Однако такого рода «ослабления» зрения все же оставляют место для двусмысленности. Вот почему в мифе мы нередко встречаемся с прямым решением этого вопроса. Миф требует, чтобы звучал смех; миф требует, чтобы лицо было уподоблено небу с его одиноким солнцем. Так рядом с темой смеха появляется тема одноглазого лица. Скарпхедин выбивает глаз смеющемуся над ним Гуннару. Одиссей выкалывает единственный глаз смеявшемуся над ним Полифему. Вспомним также о смехе женихов Пенелопы и стреле, которая должна была пронзить маленькое кольцо. В «Одиссее» в соответствующей сцене ничего не говорится об одноглазии, и тем не менее этот смысл здесь присутствует: ведь стрелять из лука – значит прищуривать один глаз. Еще примеры. После того как стихает ночной смех демонов, кулик выклевывает глаз герою фиджийского мифа Туи-Лику, а Руко – воин с острова Пасхи, смеясь, убивает женщину; когда же погибает он сам, прилетает пеликан и выклевывает у него глаз и т. д.
Не менее впечатляет и растительно-плодородная и военно-эротическая символика смеха, вращающаяся возле таких экзотических пар, как «смех и волосы», «смех и безволосие», «смех и соль», «смех и мышь», «смех и змея» (две последние пары связаны с ночным подземным путем солнца) и т. д. Причем все это относится не только к мифу, но и современной литературе: например, в романе У. Эко «Имя Розы» есть почти весь набор мифопоэтических масок смеха, начиная от «круга», «крови» и «света» и кончая «свиньей» и «одноглазием» (обо всех этих сюжетах я подробно писал в своей «Философии смеха»).

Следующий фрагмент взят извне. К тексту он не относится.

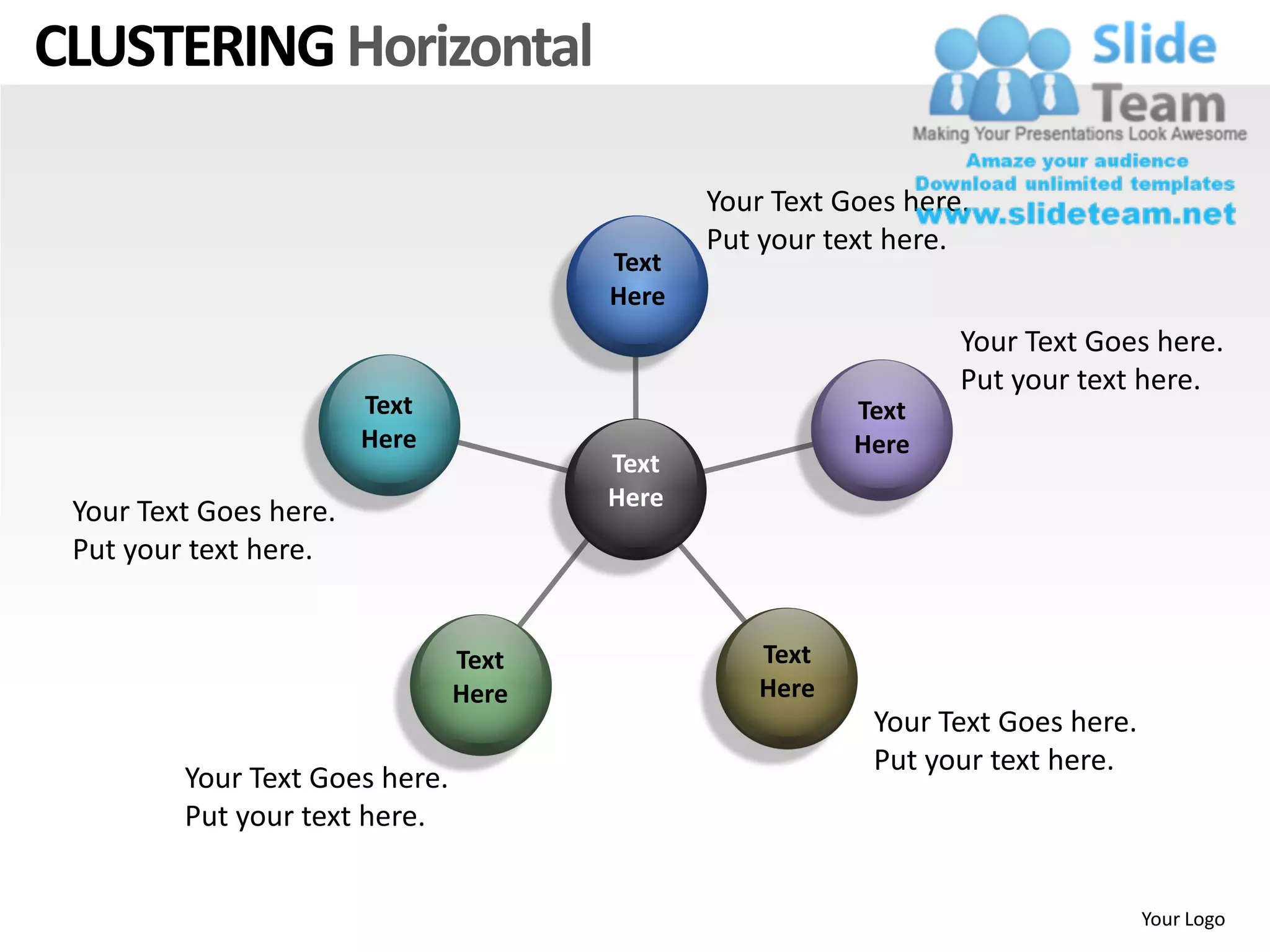 CLUSTERING Horizontal

Slide Team
Making Your Presentations Look Awesome
Amaze your audience
Download unlimited templates
www.slideteam.net

Your Text Goes here.
Put your text here.

Text Here

Your Text Goes here.
Put your text here.

Text Here

Text Here

Text Here

Your Text Goes here.
Put your text here.

Text Here

Text Here

Your Text Goes here.
Put your text here.

Your Text Goes here.
Put your text here.

Your Logo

Движение повествования, вернее, движение внутри обозначенных повествовательных границ (я говорю только об онтологическом срезе) осуществляется за счет своеобразной игры в равновесие, за счет смещения и выравнивания смыслового центра тяжести. Символический груз – эмблема – забрасывается вперед, в будущее, и текст начинает подтягиваться к им же созданной точке – как когда-то корабли двигались против течения. «Груз» может оказаться и позади текста, тогда движение сюжета, которое было слишком активным, будет сдерживаться: повествование окажется на привязи у себя самого. Фаустова дамба, заброшенная в самый конец огромной трагедии, тянет действие на себя, не давая ему сбиться посреди открывающихся дорог и тропинок. В «Портрете Дориана Грея» события, напротив, все время сдерживаются с самого начала обозначенным «тормозом». Портрет всегда «позади» Дориана; что бы он ни делал, он делает на фоне собственного онтологического двойника. Фауст сказал мгновенью «остановись» в
Примеров можно привести много. Но не в примерах дело, все они будут похожи друг на друга, вернее, схемы, лежащие в их основе, будут похожи. Дело и не в терминологии. Понятия иноформы, эмблемы, исходного смысла, энергии или порога – не более чем приспособления, позволяющие хотя бы отчасти удержать постоянно ускользающую материю смысла. Завершая этот раздел, я хочу еще раз обратить внимание на живой характер используемых понятий, на многозначность того слоя, который был обозначен мною как «онтологический». Самый верный способ испортить дело, это применить все, о чем шла речь, автоматически, прямолинейно: подобрать нужную схему и ею ограничиться. Даже в том случае, если направление поиска будет верным, от подобной ограниченности проиграет и схема, и интерпретация. Пытаться поймать исходный смысл в ловушку дефиниции раз и навсегда – то же самое, что пытаться удержать воду в сите. Исходный смысл на то и «исходный», что предполагает движение, развитие; от него нужно исходить и идти дальше с тем, чтобы в конце концов к нему и вернуться. Если бы можно было ограничиться только дефиницией или кратким изложением сюжета или замысла, тогда не нужно было бы писать всего сочинения: тут Толстой, говоривший о «сцеплении мыслей», создающих текст, совершенно прав.